A versão topo de linha agora é chamada de Intense, equipada com um ultrapassado e pouco eficiente powertrain importado da França, motor flex 2.0 de 148 cavalos (etanol) e câmbio automático de apenas quatro velocidades. O preço parte de R$ 88.490 e pode chegar ao teto de R$ 91.390 se forem agregados bancos revestidos com couro (R$ 1,5 mil) e pintura bicolorida (R$ 1.4 mil). Pelo monitoramento do público-alvo imaginado para o Captur, a Renault calcula que esta versão será responsável pela maioria das vendas do modelo, dominando de 75% a 80% do mix, mas isso até a chegada da opção 1.6 CVT, que deverá roubar muitos clientes desta versão.
COMPLETO

A plataforma do Captur nacional pode ser antiga, mas a Renault garante que fez diversas modificações na adaptação em relação ao Duster, incluindo uma nova suspensão. Também aparelhou o carro com uma moderna arquitetura eletroeletrônica que conta com 13 computadores para controlar muitos equipamentos de série que aumentam eficiência, conforto e segurança. O pacote é bem completo desde a versão mais barata, incluindo quatro airbags (frontais e laterais), cintos de segurança com pré-tensionador pirotécnico, freios com ABS/EBD e controle eletrônico de estabilidade e tração (o ESP fabricado no Brasil pela Bosch), assistência de partida em rampa, direção eletro-hidráulica, assistente de frenagem de emergência, ancoragem Isofix para cadeirinhas de crianças, ar-condicionado, acionamento elétrico de vidros, travas e retrovisores com rebatimento, rodas de liga leve de 17 polegadas.
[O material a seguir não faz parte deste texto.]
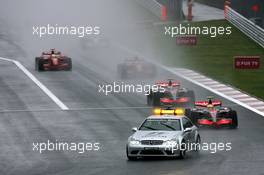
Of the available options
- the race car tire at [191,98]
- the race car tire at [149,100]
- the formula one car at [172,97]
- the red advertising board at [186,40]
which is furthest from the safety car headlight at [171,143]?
the red advertising board at [186,40]

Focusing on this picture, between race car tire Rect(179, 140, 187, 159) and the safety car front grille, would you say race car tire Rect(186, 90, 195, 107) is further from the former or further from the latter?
the safety car front grille

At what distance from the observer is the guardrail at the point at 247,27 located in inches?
2751

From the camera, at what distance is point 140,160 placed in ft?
104

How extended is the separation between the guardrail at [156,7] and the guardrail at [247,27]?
5.10 metres

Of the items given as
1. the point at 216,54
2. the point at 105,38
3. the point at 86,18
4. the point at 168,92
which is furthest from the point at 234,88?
the point at 86,18

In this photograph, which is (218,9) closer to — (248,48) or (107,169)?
(248,48)

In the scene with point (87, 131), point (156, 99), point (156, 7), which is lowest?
point (87, 131)

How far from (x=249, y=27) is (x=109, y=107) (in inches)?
1166

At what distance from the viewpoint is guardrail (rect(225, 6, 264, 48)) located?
69875mm

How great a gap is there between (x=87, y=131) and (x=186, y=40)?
96.4 ft

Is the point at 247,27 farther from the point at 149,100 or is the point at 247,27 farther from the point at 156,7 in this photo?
the point at 149,100

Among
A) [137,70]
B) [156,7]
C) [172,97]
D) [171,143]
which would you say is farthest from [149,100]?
[156,7]

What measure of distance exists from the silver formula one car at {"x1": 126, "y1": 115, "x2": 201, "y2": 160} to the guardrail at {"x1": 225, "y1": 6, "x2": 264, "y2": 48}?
121 feet

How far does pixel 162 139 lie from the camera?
103 ft
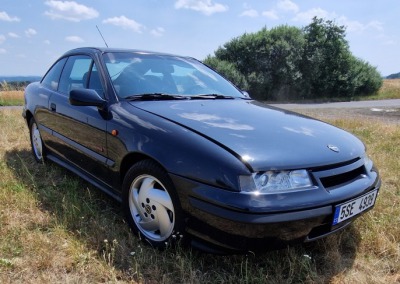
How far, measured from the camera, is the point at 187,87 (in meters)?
3.21

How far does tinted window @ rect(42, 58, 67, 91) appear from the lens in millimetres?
3911

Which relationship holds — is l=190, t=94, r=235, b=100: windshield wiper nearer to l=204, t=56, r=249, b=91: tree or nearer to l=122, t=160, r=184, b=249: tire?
l=122, t=160, r=184, b=249: tire

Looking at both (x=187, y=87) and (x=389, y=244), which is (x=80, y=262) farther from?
(x=389, y=244)

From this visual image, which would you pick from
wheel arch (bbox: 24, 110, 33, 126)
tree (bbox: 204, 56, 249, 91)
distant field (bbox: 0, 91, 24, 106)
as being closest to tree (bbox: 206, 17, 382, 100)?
tree (bbox: 204, 56, 249, 91)

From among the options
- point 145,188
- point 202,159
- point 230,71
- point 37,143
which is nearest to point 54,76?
point 37,143

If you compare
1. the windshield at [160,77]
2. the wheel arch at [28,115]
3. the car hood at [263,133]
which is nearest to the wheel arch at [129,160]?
the car hood at [263,133]

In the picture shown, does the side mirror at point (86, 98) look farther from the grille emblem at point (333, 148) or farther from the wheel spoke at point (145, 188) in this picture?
the grille emblem at point (333, 148)

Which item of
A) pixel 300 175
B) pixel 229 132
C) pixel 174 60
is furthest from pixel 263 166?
pixel 174 60

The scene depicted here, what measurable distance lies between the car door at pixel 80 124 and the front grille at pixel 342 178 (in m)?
1.60

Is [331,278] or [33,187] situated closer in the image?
[331,278]

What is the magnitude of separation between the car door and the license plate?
1.68 m

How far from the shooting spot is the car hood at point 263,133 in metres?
2.03

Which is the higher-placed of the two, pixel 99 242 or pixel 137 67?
pixel 137 67

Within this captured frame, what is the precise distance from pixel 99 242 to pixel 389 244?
2.02 metres
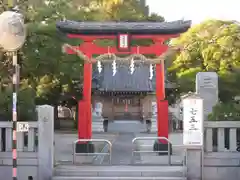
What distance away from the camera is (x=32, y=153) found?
35.1ft

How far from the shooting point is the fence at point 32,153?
10.6 meters

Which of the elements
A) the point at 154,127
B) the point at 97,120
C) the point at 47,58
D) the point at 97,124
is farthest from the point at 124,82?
the point at 47,58

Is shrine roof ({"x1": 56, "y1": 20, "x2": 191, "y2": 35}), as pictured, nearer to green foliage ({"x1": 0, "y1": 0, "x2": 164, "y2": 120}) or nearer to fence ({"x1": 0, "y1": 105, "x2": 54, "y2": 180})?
green foliage ({"x1": 0, "y1": 0, "x2": 164, "y2": 120})

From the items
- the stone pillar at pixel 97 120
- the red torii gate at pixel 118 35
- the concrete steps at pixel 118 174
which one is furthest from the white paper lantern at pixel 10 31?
the stone pillar at pixel 97 120

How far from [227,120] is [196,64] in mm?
19375

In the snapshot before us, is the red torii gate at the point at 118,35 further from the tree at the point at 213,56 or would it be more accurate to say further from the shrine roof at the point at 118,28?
the tree at the point at 213,56

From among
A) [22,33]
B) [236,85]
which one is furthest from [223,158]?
[236,85]

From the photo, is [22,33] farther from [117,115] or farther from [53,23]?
[117,115]

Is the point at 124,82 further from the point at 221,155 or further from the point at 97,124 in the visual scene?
the point at 221,155

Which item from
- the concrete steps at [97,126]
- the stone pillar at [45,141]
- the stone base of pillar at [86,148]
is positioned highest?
the stone pillar at [45,141]

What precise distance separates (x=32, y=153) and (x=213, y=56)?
18901 millimetres

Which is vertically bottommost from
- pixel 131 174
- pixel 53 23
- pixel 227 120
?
pixel 131 174

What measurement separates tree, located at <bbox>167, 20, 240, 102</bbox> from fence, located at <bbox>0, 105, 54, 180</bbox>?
14.5 meters

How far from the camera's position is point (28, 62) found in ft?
72.7
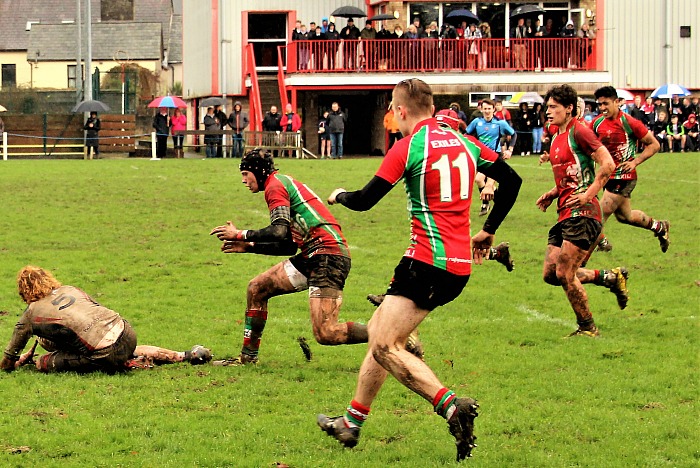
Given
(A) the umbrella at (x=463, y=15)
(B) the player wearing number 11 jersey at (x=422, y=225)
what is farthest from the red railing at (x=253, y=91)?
(B) the player wearing number 11 jersey at (x=422, y=225)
A grande vantagem de ter sido adaptado sobre a ampla plataforma do Duster é que o Captur brasileiro ficou maior e confortável. Ele é 20 centímetros mais longo, cinco mais alto e quatro mais largo do que o modelo europeu lançado em 2013. O porta-malas de 400 litros é o maior da categoria. Esse arranjo sobre a base de baixo custo da Dacia trouxe qualidade competitiva ao novo SUV: a Renault garante que o Captur é o mais espaçoso dos SUVs compactos já lançados no mercado brasileiro, assim como é o que tem a carroceria com maior distância do solo e posição de dirigir elevada.
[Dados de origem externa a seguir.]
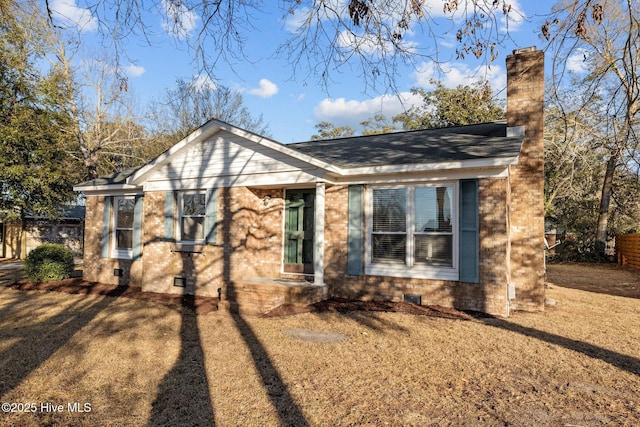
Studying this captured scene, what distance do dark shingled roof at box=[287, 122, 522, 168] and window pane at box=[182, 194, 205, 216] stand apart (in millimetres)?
3094

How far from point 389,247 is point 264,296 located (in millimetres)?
2859

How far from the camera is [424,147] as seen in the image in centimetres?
937

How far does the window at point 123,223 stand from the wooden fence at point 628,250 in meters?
20.0

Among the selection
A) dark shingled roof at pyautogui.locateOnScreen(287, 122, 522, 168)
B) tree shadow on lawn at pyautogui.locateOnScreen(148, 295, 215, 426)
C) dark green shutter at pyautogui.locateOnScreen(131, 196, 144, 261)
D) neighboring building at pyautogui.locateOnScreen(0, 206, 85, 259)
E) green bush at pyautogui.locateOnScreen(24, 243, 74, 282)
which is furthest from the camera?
neighboring building at pyautogui.locateOnScreen(0, 206, 85, 259)

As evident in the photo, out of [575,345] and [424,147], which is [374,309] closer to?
[575,345]

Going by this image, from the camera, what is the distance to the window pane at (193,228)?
10328mm

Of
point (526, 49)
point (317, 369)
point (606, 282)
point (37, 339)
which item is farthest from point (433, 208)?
point (606, 282)

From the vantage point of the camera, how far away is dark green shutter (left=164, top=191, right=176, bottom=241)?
33.8 feet

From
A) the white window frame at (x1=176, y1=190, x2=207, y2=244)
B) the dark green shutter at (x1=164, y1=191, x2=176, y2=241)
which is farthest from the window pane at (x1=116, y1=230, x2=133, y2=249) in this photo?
the white window frame at (x1=176, y1=190, x2=207, y2=244)

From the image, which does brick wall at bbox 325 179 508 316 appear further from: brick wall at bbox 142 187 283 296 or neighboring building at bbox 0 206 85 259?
neighboring building at bbox 0 206 85 259

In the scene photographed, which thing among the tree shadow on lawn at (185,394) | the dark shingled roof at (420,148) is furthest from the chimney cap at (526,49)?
the tree shadow on lawn at (185,394)

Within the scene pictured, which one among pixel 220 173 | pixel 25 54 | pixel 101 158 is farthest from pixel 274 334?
pixel 101 158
O posicionamento de mercado do Captur fica acima do Duster, que parte de R$ 65 mil com motor 1.6 (a versão que responde por 85% das vendas do modelo) e chega a R$ 84 mil com o mesmo powertrain 2.0 e câmbio automático usado no Captur. Por isso os executivos da Renault avaliam que não haverá canibalização entre os modelos. O Captur, por enquanto, não será oferecido com tração 4×4, como já acontece em outros mercados. Esta opção ficará restrita ao Duster, mas a montadora não descarta essa possibilidade. Se houver demanda, a engenharia garante que está preparada para fazer.